** START OF Data listing **

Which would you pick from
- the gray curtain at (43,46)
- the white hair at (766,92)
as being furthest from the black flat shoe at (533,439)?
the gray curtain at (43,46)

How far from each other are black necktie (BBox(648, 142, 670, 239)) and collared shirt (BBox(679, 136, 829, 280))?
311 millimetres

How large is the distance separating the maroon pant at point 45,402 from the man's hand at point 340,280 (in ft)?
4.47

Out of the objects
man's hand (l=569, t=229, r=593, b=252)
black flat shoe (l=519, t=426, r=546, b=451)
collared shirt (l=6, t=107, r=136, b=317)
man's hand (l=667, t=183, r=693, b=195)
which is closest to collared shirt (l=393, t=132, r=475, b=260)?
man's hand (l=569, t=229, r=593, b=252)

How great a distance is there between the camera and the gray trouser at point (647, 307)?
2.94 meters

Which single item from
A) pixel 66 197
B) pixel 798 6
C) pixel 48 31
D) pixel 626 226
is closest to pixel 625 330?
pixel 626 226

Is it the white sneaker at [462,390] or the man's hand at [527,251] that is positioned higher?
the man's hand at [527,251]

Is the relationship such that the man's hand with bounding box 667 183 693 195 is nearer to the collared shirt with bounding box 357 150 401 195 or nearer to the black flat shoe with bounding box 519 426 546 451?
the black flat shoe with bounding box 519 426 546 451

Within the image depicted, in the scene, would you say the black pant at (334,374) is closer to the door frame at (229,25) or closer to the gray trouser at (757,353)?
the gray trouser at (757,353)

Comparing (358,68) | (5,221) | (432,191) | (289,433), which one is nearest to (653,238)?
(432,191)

** END OF Data listing **
** START OF Data listing **

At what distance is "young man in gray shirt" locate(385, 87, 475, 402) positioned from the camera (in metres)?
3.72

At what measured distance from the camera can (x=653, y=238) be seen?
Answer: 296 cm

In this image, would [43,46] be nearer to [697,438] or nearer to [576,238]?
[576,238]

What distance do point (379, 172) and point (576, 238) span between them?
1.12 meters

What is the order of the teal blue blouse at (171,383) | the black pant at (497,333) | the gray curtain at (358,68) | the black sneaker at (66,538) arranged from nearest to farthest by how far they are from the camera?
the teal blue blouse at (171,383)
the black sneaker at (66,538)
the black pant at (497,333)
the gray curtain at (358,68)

** END OF Data listing **

Gather every line of the entries above that contains the word "camera", matching case exactly.

How great a distance is there between the camera and the gray trouser at point (647, 307)?
At what distance is "young man in gray shirt" locate(385, 87, 475, 402) positioned from the camera (in metres)?
At what measured distance from the camera can (x=653, y=238) be seen?
What is the order of the teal blue blouse at (171,383) | the black pant at (497,333) | the gray curtain at (358,68) | the black sneaker at (66,538) arranged from nearest to farthest by how far they are from the camera?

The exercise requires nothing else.